«Старший сын» в Театре им. Ленсовета — это в большей степени Сарафанов Александра Новикова. Судьбоносная для этого петербургского театра вампиловская пьеса вернулась сюда спустя много лет благодаря режиссерскому дебюту на ленсоветовской сцене ученицы режиссёра Юрия Погребничко Галины Зальцман.Чем страннее и мрачнее времена, тем сильнее постановщикам хочется погрузиться в сюжет этой сказочной и наивной вампиловской пьесы. Загадочным театр Вампилова делает не только сплав в его пьесах горькой мрачности и сентиментального лиризма, где, как подмечал литературовед Владимир Лакшин, «то Хлестаков аукнется, то вдруг Епиходов мелькнет», сколько необычайный простор для режиссерских вариаций благодаря странности и алогичности их персонажей. В кутерьме бесконечных диалогов между Сарафановым и его «сыном» Бусыгиным (Александр Крымов), Сильвой (Иван Шевченко) и Натальей, Васенькой (Сергей Филипович) и его сестрой Ниной вскрываются пласты глубоких размышлений и идей о мире как единой семье и необходимости сохранения общечеловеческого братства вне зависимости от наличия кровного родства. Пьеса Вампилова в постановке Зальцман не подверглась кардинальным изменениям, из-за чего сохранилось классическое звучание сарафановской истории-притчи.

Формулировка задания - Воспроизведите полностью и без изменений приведенный выше отрывок о спектакле «Старший сын» в Театре им. Ленсовета.

Фрагменты записей -
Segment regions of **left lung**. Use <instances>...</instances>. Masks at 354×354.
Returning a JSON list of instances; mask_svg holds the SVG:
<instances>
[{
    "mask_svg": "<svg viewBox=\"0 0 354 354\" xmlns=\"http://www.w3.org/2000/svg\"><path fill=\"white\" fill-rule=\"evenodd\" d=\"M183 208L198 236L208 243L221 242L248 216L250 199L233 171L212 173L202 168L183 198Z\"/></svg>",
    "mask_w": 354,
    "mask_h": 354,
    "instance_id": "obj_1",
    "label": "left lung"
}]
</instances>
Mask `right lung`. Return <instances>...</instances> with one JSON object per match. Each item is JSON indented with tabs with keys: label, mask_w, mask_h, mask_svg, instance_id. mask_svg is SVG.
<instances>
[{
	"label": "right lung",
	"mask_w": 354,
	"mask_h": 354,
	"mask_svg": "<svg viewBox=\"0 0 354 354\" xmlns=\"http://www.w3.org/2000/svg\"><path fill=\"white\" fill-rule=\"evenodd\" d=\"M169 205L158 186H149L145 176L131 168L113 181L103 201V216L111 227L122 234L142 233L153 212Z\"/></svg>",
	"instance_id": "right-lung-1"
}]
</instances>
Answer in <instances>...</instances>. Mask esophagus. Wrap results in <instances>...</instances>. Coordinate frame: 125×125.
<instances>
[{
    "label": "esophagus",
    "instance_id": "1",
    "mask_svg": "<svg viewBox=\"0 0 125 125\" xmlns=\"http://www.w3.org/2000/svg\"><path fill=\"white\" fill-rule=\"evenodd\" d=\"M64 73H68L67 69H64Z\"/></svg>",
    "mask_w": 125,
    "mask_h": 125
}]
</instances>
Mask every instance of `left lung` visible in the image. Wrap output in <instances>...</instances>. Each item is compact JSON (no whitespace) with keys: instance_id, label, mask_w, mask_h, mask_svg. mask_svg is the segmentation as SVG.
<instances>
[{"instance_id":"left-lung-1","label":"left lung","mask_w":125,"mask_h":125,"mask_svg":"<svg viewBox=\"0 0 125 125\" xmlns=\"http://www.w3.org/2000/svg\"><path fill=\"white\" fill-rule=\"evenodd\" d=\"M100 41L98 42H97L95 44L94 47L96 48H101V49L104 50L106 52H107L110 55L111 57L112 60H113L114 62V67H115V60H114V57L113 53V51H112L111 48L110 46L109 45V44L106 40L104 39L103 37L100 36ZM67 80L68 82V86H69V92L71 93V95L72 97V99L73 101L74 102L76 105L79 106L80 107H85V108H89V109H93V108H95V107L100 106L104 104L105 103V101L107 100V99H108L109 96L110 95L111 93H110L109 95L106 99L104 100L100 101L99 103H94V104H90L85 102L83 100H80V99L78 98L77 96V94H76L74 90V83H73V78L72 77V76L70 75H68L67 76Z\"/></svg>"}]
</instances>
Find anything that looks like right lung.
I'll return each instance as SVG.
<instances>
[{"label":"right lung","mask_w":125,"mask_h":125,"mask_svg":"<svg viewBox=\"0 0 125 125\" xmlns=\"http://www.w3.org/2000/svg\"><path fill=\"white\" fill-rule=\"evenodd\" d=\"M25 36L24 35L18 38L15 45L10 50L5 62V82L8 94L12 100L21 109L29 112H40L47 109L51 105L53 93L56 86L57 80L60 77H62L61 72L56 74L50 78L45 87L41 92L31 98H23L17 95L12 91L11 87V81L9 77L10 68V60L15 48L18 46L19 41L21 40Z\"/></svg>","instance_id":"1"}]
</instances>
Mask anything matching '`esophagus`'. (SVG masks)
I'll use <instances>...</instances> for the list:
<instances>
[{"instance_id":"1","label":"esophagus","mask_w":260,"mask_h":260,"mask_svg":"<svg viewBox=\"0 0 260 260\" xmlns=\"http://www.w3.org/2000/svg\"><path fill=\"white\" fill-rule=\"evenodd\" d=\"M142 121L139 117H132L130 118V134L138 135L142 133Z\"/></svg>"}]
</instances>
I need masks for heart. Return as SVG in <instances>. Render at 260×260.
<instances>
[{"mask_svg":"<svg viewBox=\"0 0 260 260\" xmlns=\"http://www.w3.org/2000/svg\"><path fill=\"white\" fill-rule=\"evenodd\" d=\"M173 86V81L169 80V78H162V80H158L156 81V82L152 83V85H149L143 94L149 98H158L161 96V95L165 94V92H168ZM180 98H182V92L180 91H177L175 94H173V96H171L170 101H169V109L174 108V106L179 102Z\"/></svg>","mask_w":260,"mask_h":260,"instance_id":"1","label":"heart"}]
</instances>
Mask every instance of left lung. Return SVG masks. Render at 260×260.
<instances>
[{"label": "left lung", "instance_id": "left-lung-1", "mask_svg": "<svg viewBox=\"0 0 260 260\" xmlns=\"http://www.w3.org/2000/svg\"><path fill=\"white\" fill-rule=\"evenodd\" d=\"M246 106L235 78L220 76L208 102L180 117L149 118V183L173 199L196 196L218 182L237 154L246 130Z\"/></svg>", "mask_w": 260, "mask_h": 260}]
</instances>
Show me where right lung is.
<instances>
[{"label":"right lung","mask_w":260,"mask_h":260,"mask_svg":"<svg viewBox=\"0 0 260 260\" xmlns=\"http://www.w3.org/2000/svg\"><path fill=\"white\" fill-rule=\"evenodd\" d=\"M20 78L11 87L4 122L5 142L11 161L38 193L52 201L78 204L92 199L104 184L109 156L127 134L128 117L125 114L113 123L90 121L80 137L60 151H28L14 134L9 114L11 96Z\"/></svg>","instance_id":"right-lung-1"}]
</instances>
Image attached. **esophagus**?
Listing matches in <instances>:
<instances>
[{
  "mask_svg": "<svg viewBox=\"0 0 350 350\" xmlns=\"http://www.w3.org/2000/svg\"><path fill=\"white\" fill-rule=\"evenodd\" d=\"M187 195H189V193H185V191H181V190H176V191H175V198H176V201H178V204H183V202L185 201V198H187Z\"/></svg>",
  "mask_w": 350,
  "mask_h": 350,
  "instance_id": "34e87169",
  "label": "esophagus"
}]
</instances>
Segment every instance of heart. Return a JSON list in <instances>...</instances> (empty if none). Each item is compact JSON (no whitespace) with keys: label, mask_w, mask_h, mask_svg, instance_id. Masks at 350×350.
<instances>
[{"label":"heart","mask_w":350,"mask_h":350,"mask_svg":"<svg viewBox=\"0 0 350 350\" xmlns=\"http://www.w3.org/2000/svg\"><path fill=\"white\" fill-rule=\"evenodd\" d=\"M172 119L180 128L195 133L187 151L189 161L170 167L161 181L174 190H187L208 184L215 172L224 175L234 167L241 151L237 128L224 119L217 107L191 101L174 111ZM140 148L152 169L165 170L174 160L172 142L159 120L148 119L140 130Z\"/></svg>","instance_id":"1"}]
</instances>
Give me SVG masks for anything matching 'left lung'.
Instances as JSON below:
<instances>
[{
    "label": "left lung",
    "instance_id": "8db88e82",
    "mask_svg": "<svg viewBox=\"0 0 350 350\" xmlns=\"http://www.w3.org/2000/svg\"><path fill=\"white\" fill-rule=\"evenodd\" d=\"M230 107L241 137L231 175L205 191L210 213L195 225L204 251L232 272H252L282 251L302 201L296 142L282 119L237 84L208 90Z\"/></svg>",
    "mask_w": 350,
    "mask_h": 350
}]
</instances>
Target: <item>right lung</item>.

Решение задания -
«Старший сын» в Театре им. Ленсовета — это в большей степени Сарафанов Александра Новикова. Судьбоносная для этого петербургского театра вампиловская пьеса вернулась сюда спустя много лет благодаря режиссерскому дебюту на ленсоветовской сцене ученицы режиссёра Юрия Погребничко Галины Зальцман.Чем страннее и мрачнее времена, тем сильнее постановщикам хочется погрузиться в сюжет этой сказочной и наивной вампиловской пьесы. Загадочным театр Вампилова делает не только сплав в его пьесах горькой мрачности и сентиментального лиризма, где, как подмечал литературовед Владимир Лакшин, «то Хлестаков аукнется, то вдруг Епиходов мелькнет», сколько необычайный простор для режиссерских вариаций благодаря странности и алогичности их персонажей. В кутерьме бесконечных диалогов между Сарафановым и его «сыном» Бусыгиным (Александр Крымов), Сильвой (Иван Шевченко) и Натальей, Васенькой (Сергей Филипович) и его сестрой Ниной вскрываются пласты глубоких размышлений и идей о мире как единой семье и необходимости сохранения общечеловеческого братства вне зависимости от наличия кровного родства. Пьеса Вампилова в постановке Зальцман не подверглась кардинальным изменениям, из-за чего сохранилось классическое звучание сарафановской истории-притчи.